On December 10, 2018, when questioned about progress on the SPV, Federica Mogherini told reporters:

"I would expect this instrument to be established in the coming weeks so before the end of the year." (Reuters Dec. 10, 2018)

Her deadline turned out to be wrong again, unless as a satirist put it, she meant the end some other year, for instance the Iranian year (March 20.)


Instex, in the real world

They finally announced that it was up and running—but not quite. For the following reasons:

  • Trade will focus on nonsanctionable essential goods. "It is not expected to address oil-related transactions, Iran's primary source of foreign currency." (DW January 31, 2019)
    What is the point then? Acquiring nonsanctioned goods has never been a problem. It is like building a bridge where there is no river.
  • The regime's real problems with sanctions are not addressed at all. Oil exports have dropped from 2.5 million bpd to less than 1 million bpd.
    Greece and Italy, who collectively purchased 600,000 bpd of oil before the sanctions, have ceased to do so. No oil tanker, no credible insurance company, and no bank even in Europe is cooperating with the regime in fear of heavy fines and penalties. The European Investment Bank has been clear on this all along. On July 18, 2018, Reuters reported that authorities of the European Investment Bank (EIB) had said they would risk their business model if they invested in Iran, because of U.S. sanctions.
  • The E3 countries (France, Germany, UK) set forth very difficult conditions for the regime to comply. They wrote in their joint statement, "INSTEX will function under the highest international standards with regards to antimoney laundering, combating the financing of terrorism (AML/CFT) and EU and UN sanctions compliance. In this respect, the E3 expect Iran to swiftly implement all elements of its FATF action plan." The regime has a spectrum of difficulties in all levels complying with these conditions.
  • Instex is an intermediary mechanism. No money is going to be transferred to Iran. Some critics say therefore, "It is not a financial channel, it is an accounting company."
  • The European powers have not yet established its budget. Nor have they defined its rules. (Reuters January 31, 2019)
  • The U.S. has vowed to use all its leverage against it.
  • Medium and small-size companies are more likely to follow larger companies who have already left Iran to avoid U.S. punishment.
  • The Iranian regime has yet to build a compatible structure to work with this vehicle. The regime's officials do not seem to be that enthusiastic. EU's vehicle does not seem too promising for the regime. Kamal Kharrazi, head of the regime's Strategic Council on Foreign Relations (ISCFR), who is also a senior adviser to Iranian supreme leader Ali Khamenei, expressed this reluctance when he said on Dec 19, 2018:

"We should not rely on these vehicles. We should plan for solutions to face economic problems and sanctions, inside the country.  The government is doing its best in this direction."

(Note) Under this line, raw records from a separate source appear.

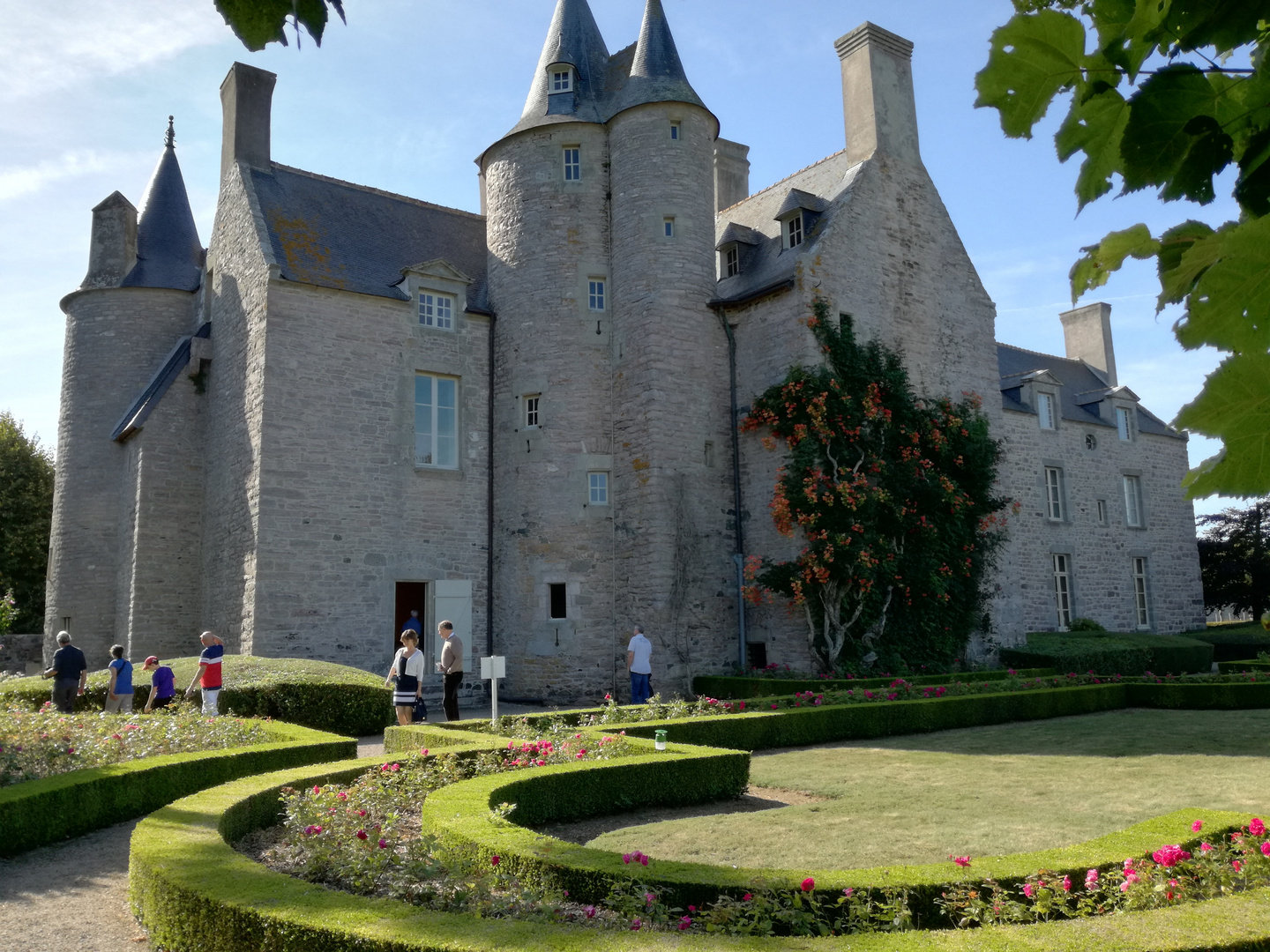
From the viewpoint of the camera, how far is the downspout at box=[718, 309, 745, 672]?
56.6 ft

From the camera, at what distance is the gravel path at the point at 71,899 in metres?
4.80

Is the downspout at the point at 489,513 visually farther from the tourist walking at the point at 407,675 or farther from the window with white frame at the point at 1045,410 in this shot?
the window with white frame at the point at 1045,410

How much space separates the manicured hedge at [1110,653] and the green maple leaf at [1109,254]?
18.6 metres

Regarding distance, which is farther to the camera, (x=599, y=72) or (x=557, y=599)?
(x=599, y=72)

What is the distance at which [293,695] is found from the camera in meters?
11.9

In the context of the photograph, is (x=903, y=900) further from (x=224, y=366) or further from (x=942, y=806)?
(x=224, y=366)

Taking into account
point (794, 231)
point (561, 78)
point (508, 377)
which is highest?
point (561, 78)

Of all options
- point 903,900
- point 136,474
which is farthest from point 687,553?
point 903,900

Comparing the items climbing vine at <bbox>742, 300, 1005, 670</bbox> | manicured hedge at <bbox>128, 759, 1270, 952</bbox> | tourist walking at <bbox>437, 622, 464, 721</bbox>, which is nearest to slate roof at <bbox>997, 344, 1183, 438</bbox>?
climbing vine at <bbox>742, 300, 1005, 670</bbox>

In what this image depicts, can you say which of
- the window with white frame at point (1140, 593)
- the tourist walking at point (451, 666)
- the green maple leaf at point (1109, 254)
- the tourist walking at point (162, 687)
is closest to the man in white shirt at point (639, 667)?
the tourist walking at point (451, 666)

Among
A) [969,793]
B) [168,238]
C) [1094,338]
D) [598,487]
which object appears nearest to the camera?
[969,793]

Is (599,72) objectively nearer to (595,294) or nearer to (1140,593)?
(595,294)

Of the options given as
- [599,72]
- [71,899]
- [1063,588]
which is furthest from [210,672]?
[1063,588]

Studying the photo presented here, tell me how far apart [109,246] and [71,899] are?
18.3 metres
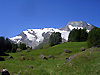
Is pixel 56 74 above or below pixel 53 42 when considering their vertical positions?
below

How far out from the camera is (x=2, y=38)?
10381 cm

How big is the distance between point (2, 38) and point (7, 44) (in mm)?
18377

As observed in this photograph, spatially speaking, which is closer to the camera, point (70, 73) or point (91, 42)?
point (70, 73)

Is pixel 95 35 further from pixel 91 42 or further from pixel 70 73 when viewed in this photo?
pixel 70 73

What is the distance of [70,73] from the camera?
18953 millimetres

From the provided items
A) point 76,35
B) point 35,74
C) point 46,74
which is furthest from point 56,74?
point 76,35

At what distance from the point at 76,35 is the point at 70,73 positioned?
9128 centimetres

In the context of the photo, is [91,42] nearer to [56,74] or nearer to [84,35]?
[84,35]

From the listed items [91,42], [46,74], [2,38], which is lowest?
[46,74]

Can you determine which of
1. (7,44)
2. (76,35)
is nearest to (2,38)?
(7,44)

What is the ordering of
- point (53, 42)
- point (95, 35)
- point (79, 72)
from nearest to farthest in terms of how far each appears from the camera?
point (79, 72) < point (95, 35) < point (53, 42)

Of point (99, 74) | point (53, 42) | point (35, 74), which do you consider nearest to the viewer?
point (99, 74)

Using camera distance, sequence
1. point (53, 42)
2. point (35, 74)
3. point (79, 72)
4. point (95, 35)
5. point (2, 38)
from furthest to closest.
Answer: point (53, 42)
point (2, 38)
point (95, 35)
point (35, 74)
point (79, 72)

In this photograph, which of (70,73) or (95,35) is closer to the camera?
(70,73)
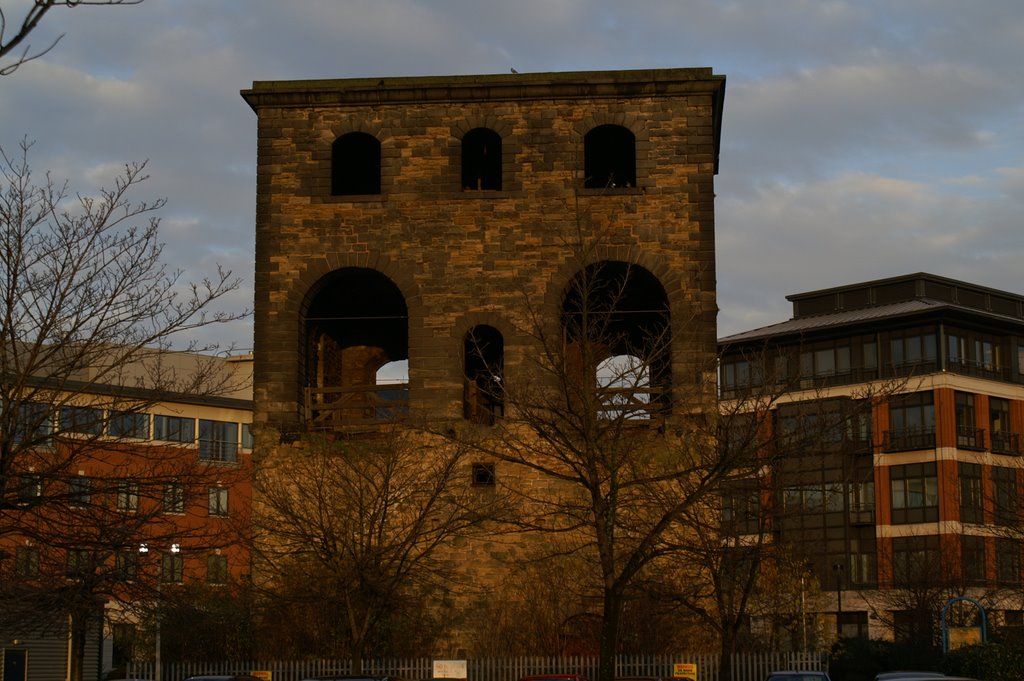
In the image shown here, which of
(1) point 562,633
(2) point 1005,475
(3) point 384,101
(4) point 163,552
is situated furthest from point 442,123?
(2) point 1005,475

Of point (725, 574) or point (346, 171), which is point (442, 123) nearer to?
point (346, 171)

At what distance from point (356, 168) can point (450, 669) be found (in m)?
16.1

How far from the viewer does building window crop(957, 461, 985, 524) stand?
69750mm

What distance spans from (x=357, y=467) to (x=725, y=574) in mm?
8716

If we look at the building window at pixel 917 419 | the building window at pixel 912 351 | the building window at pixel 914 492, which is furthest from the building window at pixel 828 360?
the building window at pixel 914 492

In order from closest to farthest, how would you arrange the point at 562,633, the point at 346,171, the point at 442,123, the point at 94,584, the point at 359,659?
the point at 94,584 → the point at 359,659 → the point at 562,633 → the point at 442,123 → the point at 346,171

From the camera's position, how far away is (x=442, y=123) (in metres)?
37.5

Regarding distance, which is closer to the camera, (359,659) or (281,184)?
(359,659)

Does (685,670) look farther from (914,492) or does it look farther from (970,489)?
(914,492)

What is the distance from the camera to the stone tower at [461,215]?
119 feet

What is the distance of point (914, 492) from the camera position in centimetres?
7144

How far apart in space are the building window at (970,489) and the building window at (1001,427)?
2109 millimetres

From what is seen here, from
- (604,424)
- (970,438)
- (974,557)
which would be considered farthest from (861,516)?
(604,424)

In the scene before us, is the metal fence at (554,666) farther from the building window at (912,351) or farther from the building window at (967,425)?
the building window at (912,351)
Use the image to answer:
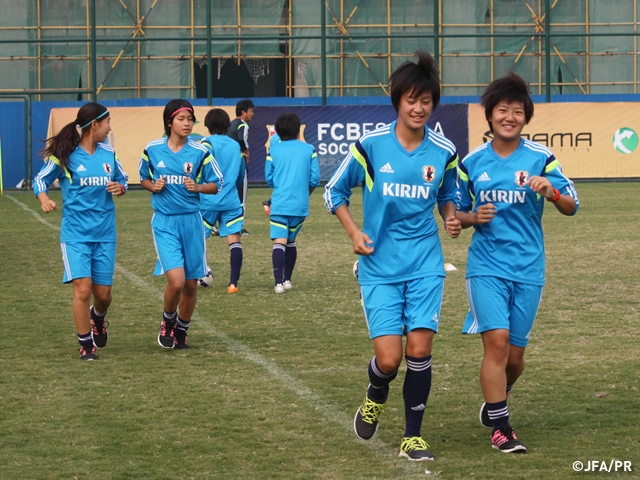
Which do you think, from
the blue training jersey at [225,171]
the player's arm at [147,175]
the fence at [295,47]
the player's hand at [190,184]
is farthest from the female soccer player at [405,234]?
the fence at [295,47]

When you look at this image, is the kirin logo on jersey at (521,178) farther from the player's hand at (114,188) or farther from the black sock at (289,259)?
the black sock at (289,259)

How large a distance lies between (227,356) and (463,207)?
2.94 meters

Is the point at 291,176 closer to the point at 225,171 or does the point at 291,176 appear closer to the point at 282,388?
the point at 225,171

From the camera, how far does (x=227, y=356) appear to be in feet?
26.0

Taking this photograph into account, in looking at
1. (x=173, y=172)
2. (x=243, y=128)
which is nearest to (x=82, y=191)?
(x=173, y=172)

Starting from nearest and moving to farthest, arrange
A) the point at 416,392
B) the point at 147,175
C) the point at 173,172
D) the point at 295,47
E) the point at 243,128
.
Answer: the point at 416,392, the point at 173,172, the point at 147,175, the point at 243,128, the point at 295,47

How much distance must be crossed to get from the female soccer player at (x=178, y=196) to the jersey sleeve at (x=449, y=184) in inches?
111

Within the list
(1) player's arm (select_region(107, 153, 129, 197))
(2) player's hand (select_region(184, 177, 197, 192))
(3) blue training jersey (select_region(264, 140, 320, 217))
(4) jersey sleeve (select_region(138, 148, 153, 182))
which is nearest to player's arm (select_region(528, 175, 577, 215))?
(2) player's hand (select_region(184, 177, 197, 192))

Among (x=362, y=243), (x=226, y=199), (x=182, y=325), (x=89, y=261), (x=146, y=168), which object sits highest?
(x=146, y=168)

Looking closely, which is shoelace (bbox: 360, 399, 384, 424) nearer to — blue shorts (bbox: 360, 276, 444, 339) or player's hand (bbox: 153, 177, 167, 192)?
blue shorts (bbox: 360, 276, 444, 339)

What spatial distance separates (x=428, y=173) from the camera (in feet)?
17.4

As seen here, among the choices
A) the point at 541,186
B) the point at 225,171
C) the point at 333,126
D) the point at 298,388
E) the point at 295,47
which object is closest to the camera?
the point at 541,186

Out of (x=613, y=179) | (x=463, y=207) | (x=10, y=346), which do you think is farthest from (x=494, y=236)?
(x=613, y=179)

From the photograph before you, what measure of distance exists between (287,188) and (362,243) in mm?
5980
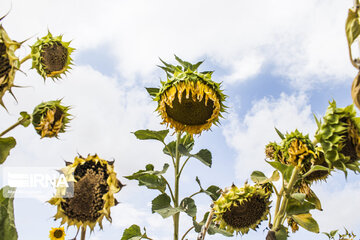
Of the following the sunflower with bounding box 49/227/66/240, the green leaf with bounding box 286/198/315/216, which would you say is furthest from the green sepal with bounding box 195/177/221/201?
the sunflower with bounding box 49/227/66/240

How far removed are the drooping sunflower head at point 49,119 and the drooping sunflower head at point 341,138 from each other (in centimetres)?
150

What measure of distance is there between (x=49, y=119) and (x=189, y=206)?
1144 millimetres

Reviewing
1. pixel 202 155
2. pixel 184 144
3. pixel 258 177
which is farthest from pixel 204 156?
pixel 258 177

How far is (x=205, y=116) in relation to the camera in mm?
2721

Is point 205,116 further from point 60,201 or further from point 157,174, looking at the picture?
point 60,201

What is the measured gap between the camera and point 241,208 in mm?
1946

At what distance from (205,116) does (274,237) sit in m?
1.11

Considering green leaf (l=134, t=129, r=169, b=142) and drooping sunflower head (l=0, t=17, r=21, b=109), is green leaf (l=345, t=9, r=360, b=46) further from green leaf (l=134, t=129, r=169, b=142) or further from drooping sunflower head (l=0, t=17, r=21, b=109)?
green leaf (l=134, t=129, r=169, b=142)

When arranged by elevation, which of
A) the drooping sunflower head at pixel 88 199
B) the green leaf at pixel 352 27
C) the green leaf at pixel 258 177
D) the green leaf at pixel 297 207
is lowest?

As the Brussels Times put it: "Some analysts are skeptical that such a mechanism will work. European companies can still be sanctioned for trading with Iran and many of them have already decided not take any risks."
A European diplomat told Reuters “It won’t change things dramatically" and called Instex a political message.

The French Foreign Minister Jean-Yves Le Drian echoed with almost identical words: “It is a political act.” This statement was made after a meeting of EU counterparts in Bucharest which was supposed to lay down the practical steps for going forward.

So far, the only verifiable facts are the registration of Instex in France with a meager investment of only 3,000 euros, the decision that it will be headed by German banker Per Fischer, and that the three European powers hope other states will join later, although a senior German official said this was not imminent.

It does not look too promising for defeating the sanctions, does it?